Succes en sterkte Sietske, 
Hopelijk voel je je goed met dit middel ...
Ik blijf lekker bij m'n sipralexa/lexapro .. voel me daar zéér goed mee! 
Knuff en Xx Ag

----------


## sietske763

nou ik ben er vanmorgen weer mee gestopt en terug naar mn oude vertrouwde AD,
wat een rotspul, heb het 7 dagen geslikt, al die nachten zo slecht geslapen weer onrust in mn hoofd, 3 kilo zwaarder, kreeg vreselijke vreetkicks terwijl ik geen trek had.
en het ging daarvoor zo goed.....
dan maar een peukje meer!
Leve de prothiaden!!!

----------


## claudia1969

Ik had het een poosje terug met mijn arts over prothiaden, maar hij zei dat het uit de handel is genomen ??

----------


## boksken

Hallo iedereen, ik ben onlangs overgeschakeld van cymbalta 300 mg naar wellbutrin 300 mg. Ik neemde wellbutrin nu zo'n 2,5 weken en de bijwerkingen zijn verschrikkelijk. Eerst had ik enorme angstaanvallen (mijn dokter zei dat dit normaal was en die langzamerhand ullen verdwijnen) moet zeggen die zijn precies al verminderd maar nu zo'n 2 dagen geleden heb ik hier een klop van de hamer gekregen wat betreft vermoeidheid, heb al 2 dagen geslapen, durf zelfs s'avonds men slaappilletje niet meer innemen omdat ik te moe ben.

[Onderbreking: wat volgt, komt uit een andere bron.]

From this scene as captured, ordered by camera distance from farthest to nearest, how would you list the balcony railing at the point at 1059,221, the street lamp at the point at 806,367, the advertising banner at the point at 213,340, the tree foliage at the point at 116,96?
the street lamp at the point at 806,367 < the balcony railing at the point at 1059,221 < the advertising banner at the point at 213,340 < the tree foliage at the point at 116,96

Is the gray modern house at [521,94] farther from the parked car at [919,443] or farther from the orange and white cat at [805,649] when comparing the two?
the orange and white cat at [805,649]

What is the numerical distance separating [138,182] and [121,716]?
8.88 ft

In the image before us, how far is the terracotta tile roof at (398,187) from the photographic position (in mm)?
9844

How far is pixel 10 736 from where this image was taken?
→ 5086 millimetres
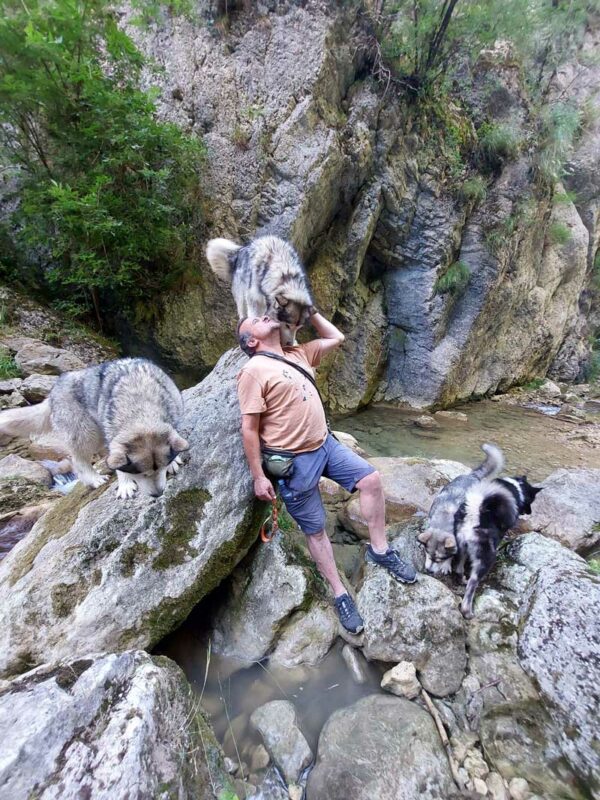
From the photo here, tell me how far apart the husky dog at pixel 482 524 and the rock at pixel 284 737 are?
56.7 inches

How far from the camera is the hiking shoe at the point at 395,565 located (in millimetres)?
2770

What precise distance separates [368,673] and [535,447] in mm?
5774

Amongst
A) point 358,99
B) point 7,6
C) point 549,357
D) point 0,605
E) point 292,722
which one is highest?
point 358,99

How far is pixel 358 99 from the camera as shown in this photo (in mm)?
6922

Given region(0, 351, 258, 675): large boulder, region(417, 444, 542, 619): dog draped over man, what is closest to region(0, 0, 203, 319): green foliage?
region(0, 351, 258, 675): large boulder

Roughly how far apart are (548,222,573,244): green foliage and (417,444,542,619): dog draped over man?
9.86 m

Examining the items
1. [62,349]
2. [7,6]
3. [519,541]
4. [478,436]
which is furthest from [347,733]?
[7,6]

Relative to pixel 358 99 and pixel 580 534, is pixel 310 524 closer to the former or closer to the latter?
pixel 580 534

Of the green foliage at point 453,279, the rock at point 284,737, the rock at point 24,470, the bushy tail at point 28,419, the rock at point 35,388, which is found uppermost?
the green foliage at point 453,279

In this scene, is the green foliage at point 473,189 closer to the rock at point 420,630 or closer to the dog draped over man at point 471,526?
the dog draped over man at point 471,526

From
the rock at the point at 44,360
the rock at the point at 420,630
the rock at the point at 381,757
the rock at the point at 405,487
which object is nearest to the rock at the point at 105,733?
the rock at the point at 381,757

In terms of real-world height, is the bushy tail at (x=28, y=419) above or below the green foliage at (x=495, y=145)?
below

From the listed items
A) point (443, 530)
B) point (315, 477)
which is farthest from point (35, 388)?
point (443, 530)

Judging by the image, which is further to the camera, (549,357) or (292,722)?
(549,357)
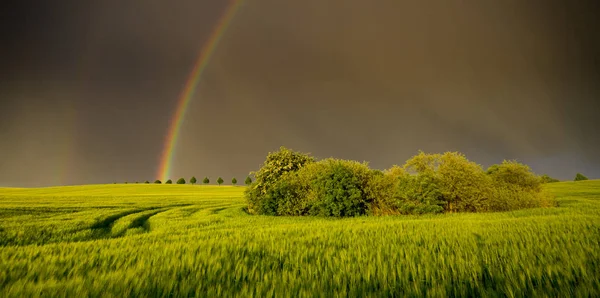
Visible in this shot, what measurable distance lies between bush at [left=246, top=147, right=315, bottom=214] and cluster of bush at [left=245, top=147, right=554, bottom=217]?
25.7 inches

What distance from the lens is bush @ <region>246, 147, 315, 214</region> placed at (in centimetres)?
2684

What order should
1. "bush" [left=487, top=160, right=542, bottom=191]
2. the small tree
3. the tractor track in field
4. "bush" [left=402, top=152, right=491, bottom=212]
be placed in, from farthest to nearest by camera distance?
the small tree, "bush" [left=487, top=160, right=542, bottom=191], "bush" [left=402, top=152, right=491, bottom=212], the tractor track in field

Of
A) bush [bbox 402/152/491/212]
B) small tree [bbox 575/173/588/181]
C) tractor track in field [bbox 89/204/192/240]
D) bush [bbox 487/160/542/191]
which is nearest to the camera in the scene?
tractor track in field [bbox 89/204/192/240]

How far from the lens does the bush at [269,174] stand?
26844 mm

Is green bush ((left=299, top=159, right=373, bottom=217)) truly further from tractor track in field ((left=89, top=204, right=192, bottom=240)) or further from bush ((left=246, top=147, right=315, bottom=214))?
tractor track in field ((left=89, top=204, right=192, bottom=240))

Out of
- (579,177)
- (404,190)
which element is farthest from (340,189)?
(579,177)

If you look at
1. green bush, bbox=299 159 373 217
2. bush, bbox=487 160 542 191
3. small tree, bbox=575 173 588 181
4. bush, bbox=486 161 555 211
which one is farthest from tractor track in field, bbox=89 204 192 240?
small tree, bbox=575 173 588 181

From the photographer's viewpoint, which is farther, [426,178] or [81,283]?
[426,178]

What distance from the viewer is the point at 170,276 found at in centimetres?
413

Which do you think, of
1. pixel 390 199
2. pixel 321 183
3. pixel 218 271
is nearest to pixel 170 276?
pixel 218 271

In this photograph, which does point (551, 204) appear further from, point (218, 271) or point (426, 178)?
point (218, 271)

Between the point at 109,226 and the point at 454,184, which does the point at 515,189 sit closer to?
the point at 454,184

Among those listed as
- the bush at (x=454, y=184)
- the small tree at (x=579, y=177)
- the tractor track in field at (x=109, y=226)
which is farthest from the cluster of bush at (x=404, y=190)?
the small tree at (x=579, y=177)

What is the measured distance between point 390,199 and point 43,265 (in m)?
21.8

Naar het schijnt moet dit medicament toch zo'n 4 a6 weken inwerken. Heeft hier iemand ook ervaring mee met de wellbutrin? En met dezelfde bijwerkingen en is dit toch goedgekomen? Iedere dag is een gevecht voor mij dat het maar gauw zes weken ver zijn denk ik dan? Hopelijk kunnen jullie me goed nieuws meegeven

----------


## pruts

Mijn ervaringen met Wellbutrin zijn gemideeld tot goed. Ik neem 150 mg (heb tot 450mg genomen) mar dat had niet meer effect enkel meer bijwerkingen. Het vervelendste en eigenlijk ook enige bijwerking die ik krijg van Wellbutrin is een slecht concetratievermogen en geheugenklachten. Op 300mg of hoger vergat ik zelfs vaak waar ik men sleutels had gelegd of andere courante dingen. Ik kon niets onthouden, zelfs niet wat men mij tot vijf minuten eerder had verteld. Ik begreep niets! Zei altijd 'ja ik heb 't begrepen waarna ik e rgeen snars van door had!' en volgens men omgeving keek ik dan ook bijzonder raar (alsof je op een andere planeet woonde zeiden sommige me) Dat was zeer hinderlijk bij men examens, ben dan ook naar 150 gezakt en dat is 'te doen'.

----------


## pruts

En ik ben van Wellbutrin absoluut niet minder gaan roken! Dat het de inname van Rillatine kan minderen heb ik ook al eerder gelezen, maar vervangen? Daar zou ik niet op hopen. Wellbutrin is ook een activerend AD, net als efexor, dus zou ik zelf denken dat je daar een beetje hyperactief van kan worden, zeker als je daar al aanleg naar hebt en dan wat ik ervaarde met die geheugenklachten zou ik niet kunnen begrijpen als ik adhd klachten zou hebben dat Wellbutrin hier een meerwaarde zou vormen. Maar ik heb geen adhd verschijnselen en mijn mening is ook maar gestold op mijn ervaringen.
Succes voor jou!

xx

----------


## sietske763

> Ik had het een poosje terug met mijn arts over prothiaden, maar hij zei dat het uit de handel is genomen ??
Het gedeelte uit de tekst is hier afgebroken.